(Dataset entries)
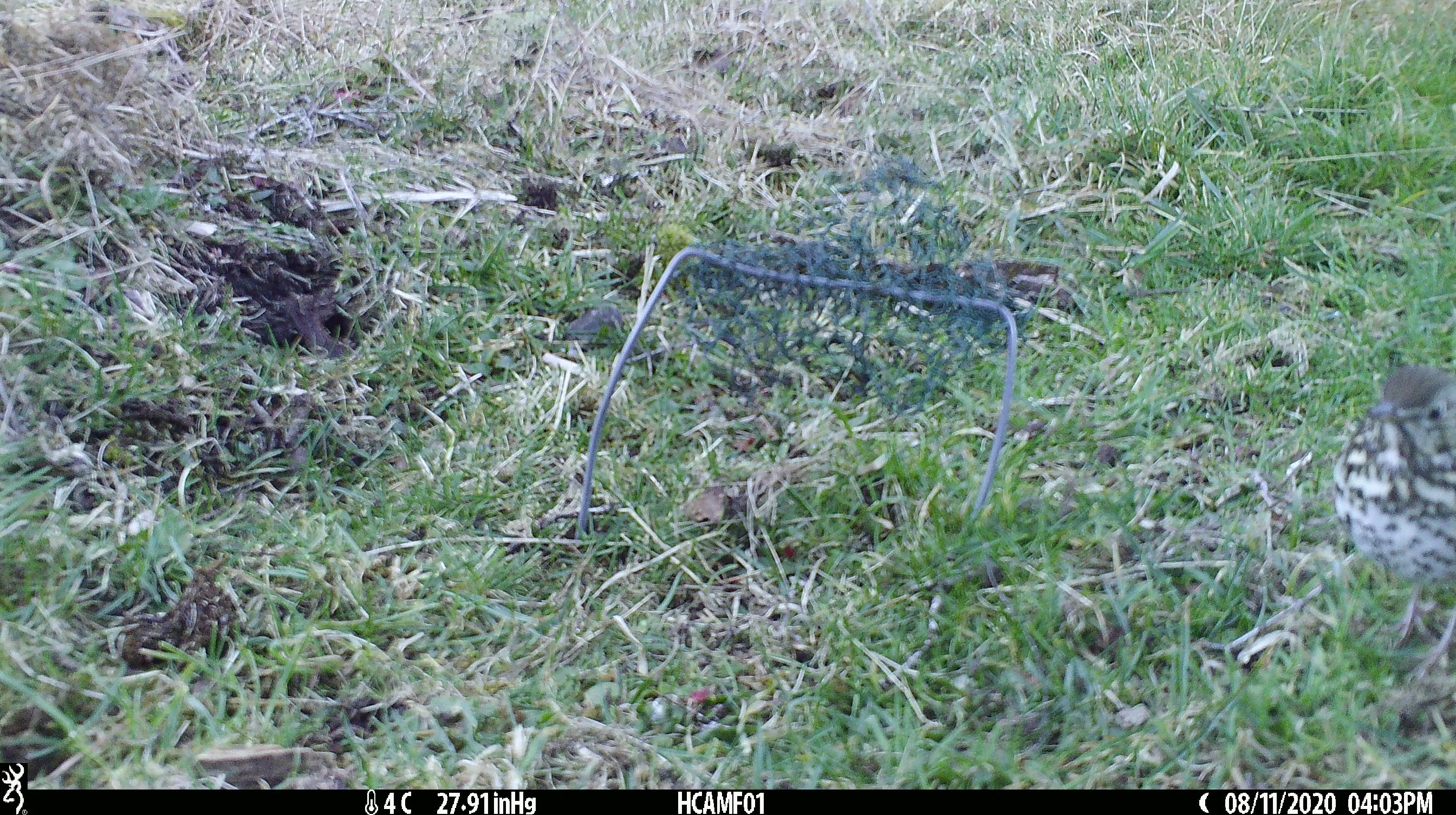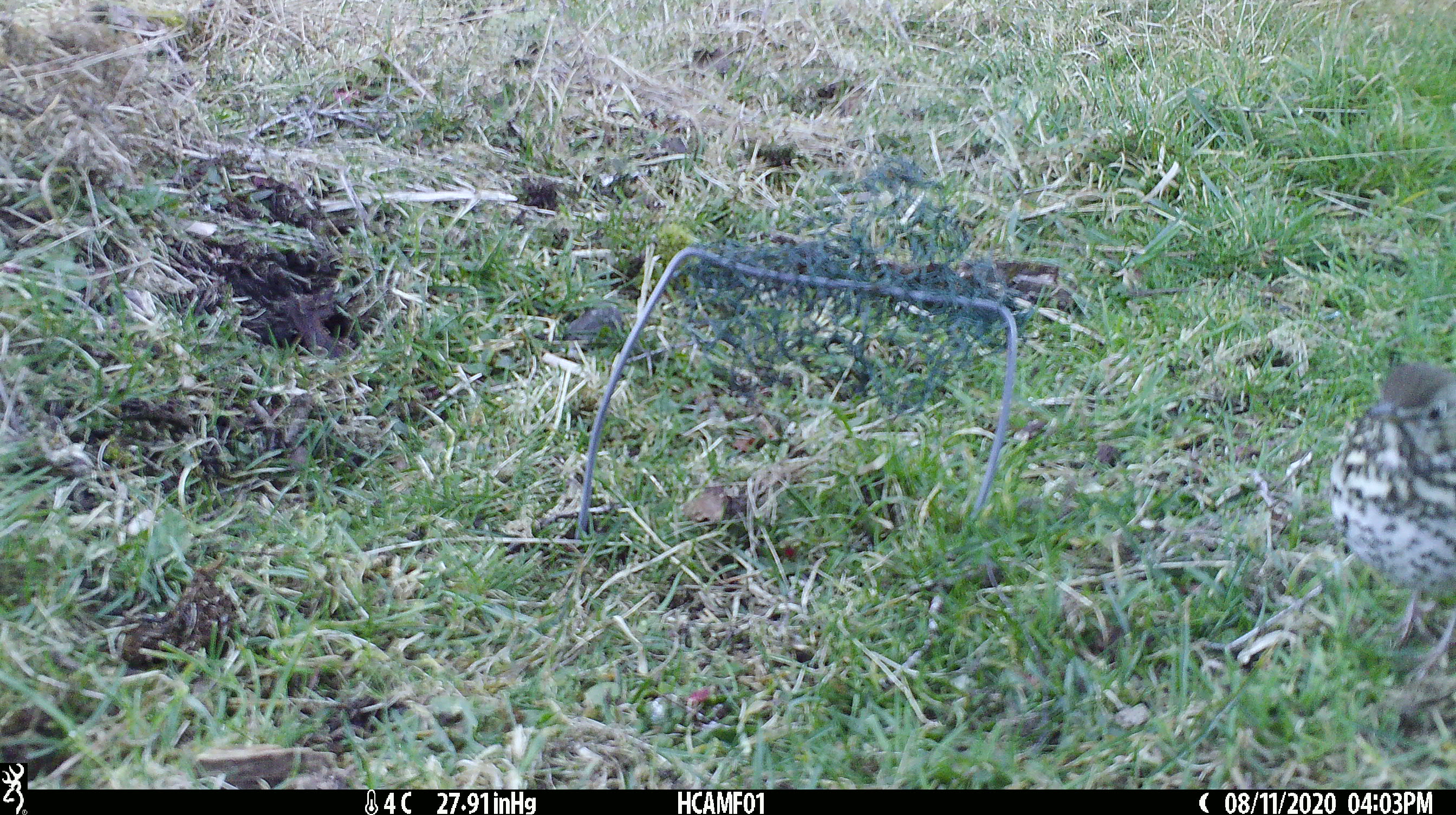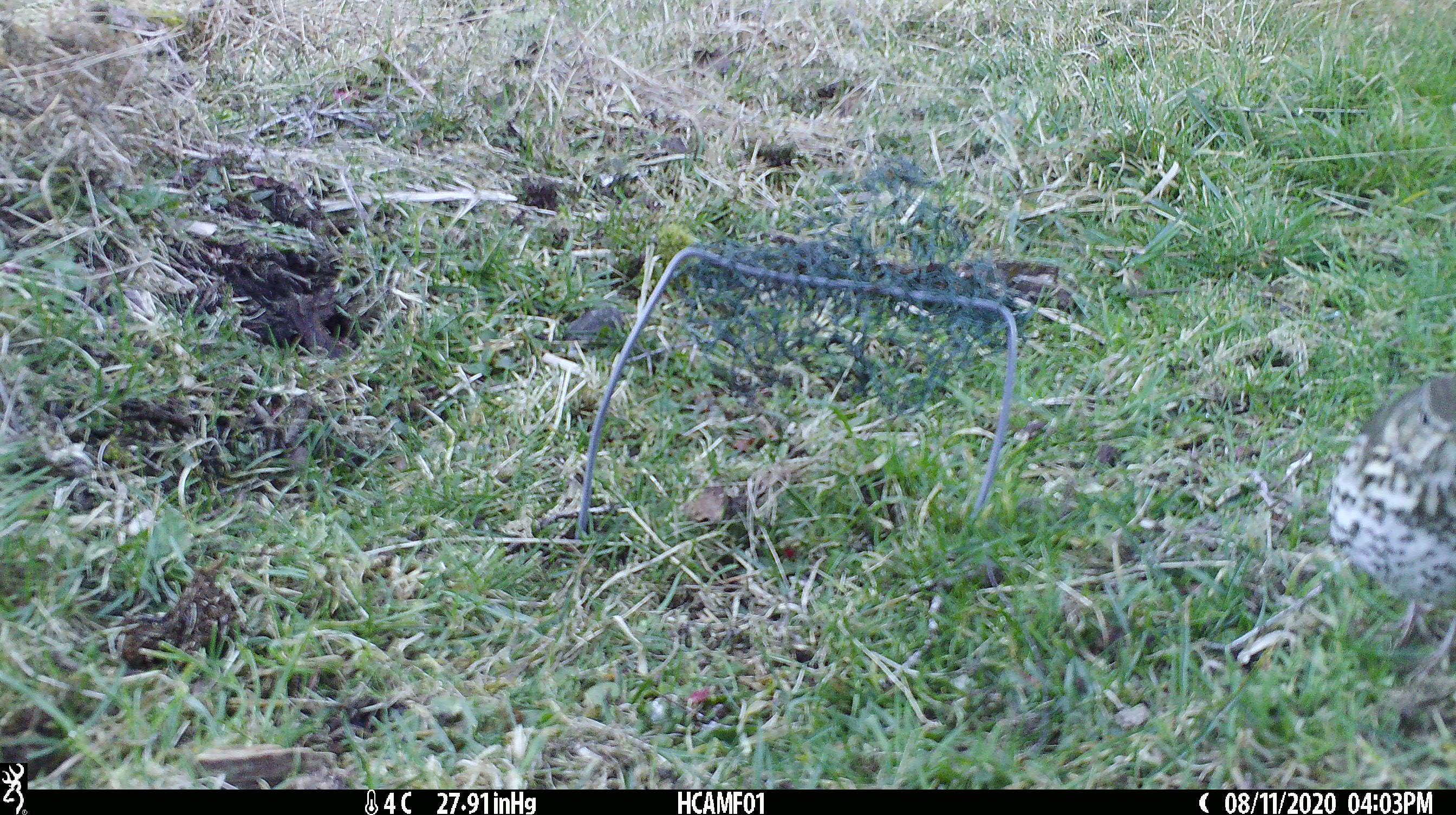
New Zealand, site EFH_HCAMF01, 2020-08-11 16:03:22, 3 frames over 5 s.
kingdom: Animalia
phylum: Chordata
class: Aves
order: Passeriformes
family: Turdidae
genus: Turdus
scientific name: Turdus philomelos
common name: song thrush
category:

Activity →
Beginning with the line that has "kingdom: Animalia", set down every line of the entries above through the final one, unchanged.

Exercise answer →
kingdom: Animalia
phylum: Chordata
class: Aves
order: Passeriformes
family: Turdidae
genus: Turdus
scientific name: Turdus philomelos
common name: song thrush
category:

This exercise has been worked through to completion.